Alexei Mukhin, direktur jenderal Pusat Informasi Politik, sebuah lembaga pemikir terkemuka Rusia, menggambarkan pernyataan Esper sebagai propaganda yang dirancang untuk mengesankan China.

“Tujuan strategis Amerika Serikat adalah untuk menahan negara lain agar terlihat kuat. Saat ini menciptakan ilusi kekuatan, mengguncang senjatanya. Ini, menurut mereka, harus mengesankan lawan, pertama-tama, China. Trump perlu menunjukkan kekuatan , karena kebijakan yang dia lakukan sebelumnya terhadap Beijing telah gagal menunjukkan hasil yang diinginkan, yang semakin memperumit situasi di sekitar kesepakatan perdagangan AS-China.

AS sekarang mulai menunjukkan kekuatan militernya yang bertujuan untuk mengintimidasi China. Saya pikir langkah-langkah ini akan cukup berpengaruh. Efek sebaliknya, China akan meningkatkan kemampuan militernya di wilayah tersebut untuk menanggapi aktivitas AS di laut. China memiliki setiap kesempatan untuk melakukan ini “. Alexei Mukhin percaya bahwa pernyataan Esper juga ditujukan kepada sekutu AS:

“Sekutu Amerika Serikat menunjukkan kecurigaan terhadap AS, meragukan hal itu akan melindungi mereka. Rencana Esper adalah untuk mengesankan sekutu. Misalnya, Jerman dan Jepang secara aktif berupaya untuk mendaulat status global mereka. Ini adalah tanda-tanda yang mengkhawatirkan bagi AS, yang terbiasa dengan kenyataan bahwa setiap orang menyembahnya. Sekarang tidak lagi demikian.

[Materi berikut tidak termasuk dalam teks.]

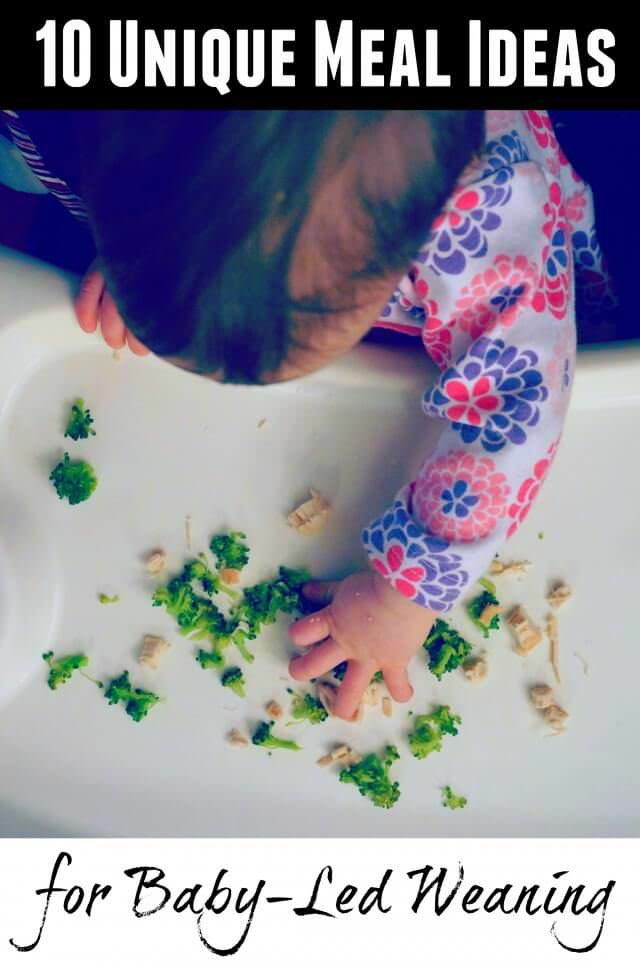 10 unique meal ideas for baby led weaning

Bahkan Australia ragu dapat sepenuhnya mengandalkan AS untuk keamanan, apalagi Jepang yang telah meningkatkan anggaran militernya, sehingga memperjelas kehadiran pangkalan militer AS di wilayahnya kemungkinan besar akan segera tidak sesuai “.

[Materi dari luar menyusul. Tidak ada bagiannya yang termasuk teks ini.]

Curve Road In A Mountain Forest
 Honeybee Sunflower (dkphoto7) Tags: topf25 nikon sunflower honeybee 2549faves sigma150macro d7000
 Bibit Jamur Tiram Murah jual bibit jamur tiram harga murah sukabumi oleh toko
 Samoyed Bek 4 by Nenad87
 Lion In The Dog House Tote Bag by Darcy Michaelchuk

Seorang analis militer di Institut Rusia untuk Studi Strategis, Vladimir Evseev, percaya bahwa Taiwan mungkin menafsirkan rencana AS untuk mendapatkan keuntungan militer atas Angkatan Laut China di wilayah tersebut sebagai dukungan untuk Taipei.

“Beberapa pemimpin politik, termasuk pihak berwenang di Taipei, mungkin menafsirkan pernyataan seperti itu sebagai dukungan untuk tindakan separatis untuk mencegah reunifikasi Taiwan dengan China daratan. Mereka akan menafsirkannya seperti ini, karena menguntungkan mereka baik secara politik maupun militer.

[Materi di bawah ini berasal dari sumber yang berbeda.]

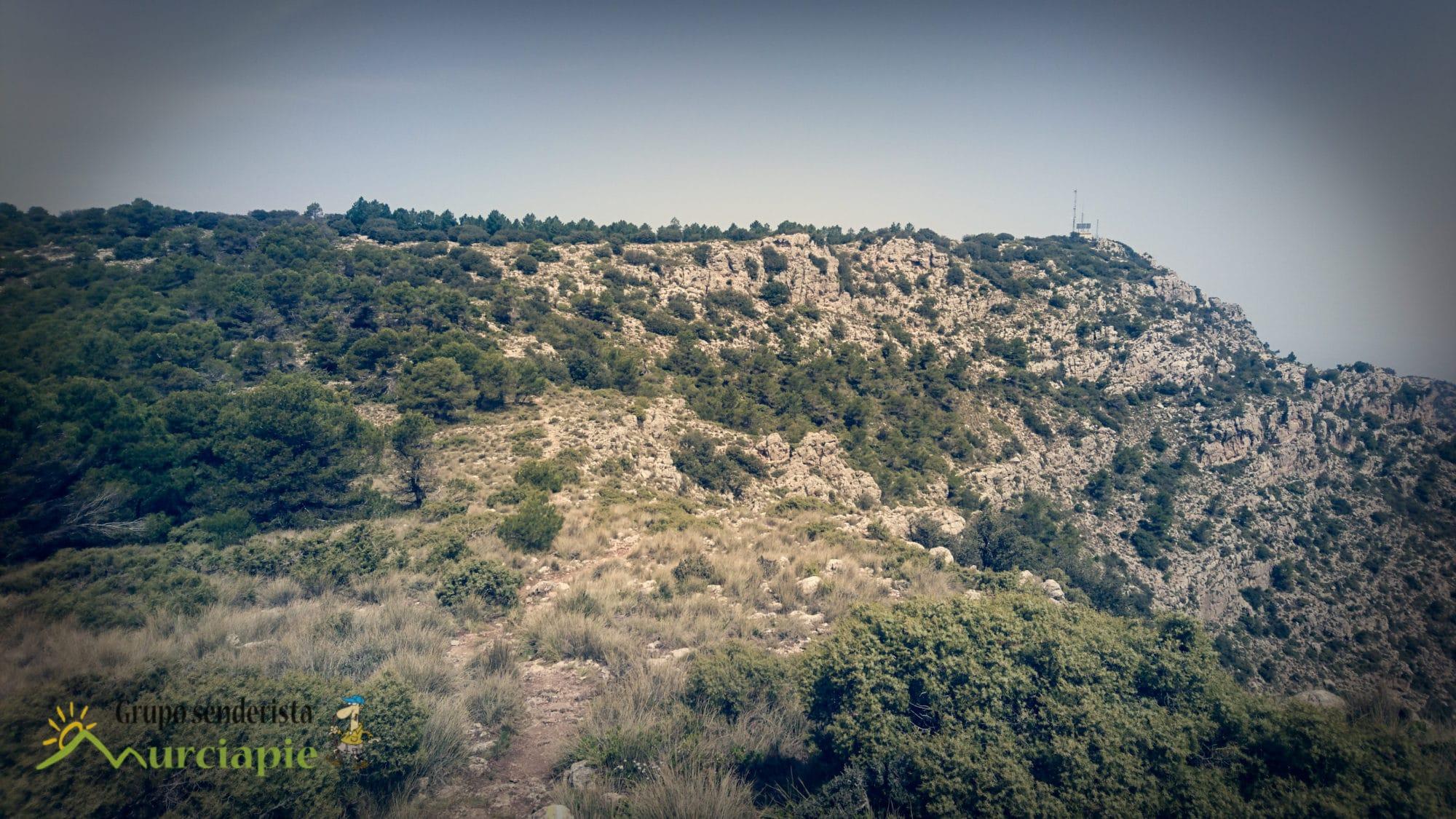 Cerro la Selva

Apalagi Taiwan adalah sekarang membangun armada kapal selamnya sendiri, dan menandatangani kontrak untuk memasok senjata canggih Amerika. Tentu saja, ini akan menjadi masalah serius dalam hubungan AS-China terlepas dari hasil pemilu AS. Dengan bantuan Taiwan, Amerika Serikat berusaha untuk menempatkan tekanan terhadap China daratan baik secara politik maupun militer “.

Beijing menanggapi dengan latihan militer di dekat Selat Taiwan terhadap apa yang digambarkannya sebagai provokasi baru-baru ini di pihak Amerika Serikat, menyusul perjalanan Wakil Menteri Luar Negeri Keith Krach ke Taiwan pada 17-19 September 2020.

Juru bicara Kementerian Pertahanan China Ren Guoqiang menyebut latihan itu sebagai tindakan yang sah dan perlu untuk melindungi kedaulatan nasional dan integritas teritorial dalam menanggapi situasi di Selat Taiwan. Ren Guoqiang mengamati bahwa Amerika Serikat dan Taiwan telah meningkatkan kontak, dan dilaporkan memprovokasi berbagai insiden.

Tentara Pembebasan Rakyat China memiliki kemauan yang kuat, keyakinan penuh, dan kemampuan yang cukup untuk menggagalkan apa yang digambarkan Beijing sebagai campur tangan eksternal dan tindakan separatis di pihak aktivis kemerdekaan Taiwan untuk mempertahankan kedaulatan negara dan integritas teritorial.

Sebelumnya, juru bicara Kementerian Luar Negeri China Wang Wenbin memperingatkan bahwa Beijing berhak untuk mengambil apa yang disebutnya tindakan yang diperlukan sebagai tanggapan atas kunjungan Krach. Menurut Kantor Luar Negeri Taiwan, Krach adalah pejabat AS berpangkat tertinggi yang mengunjungi Taiwan sejak 1979.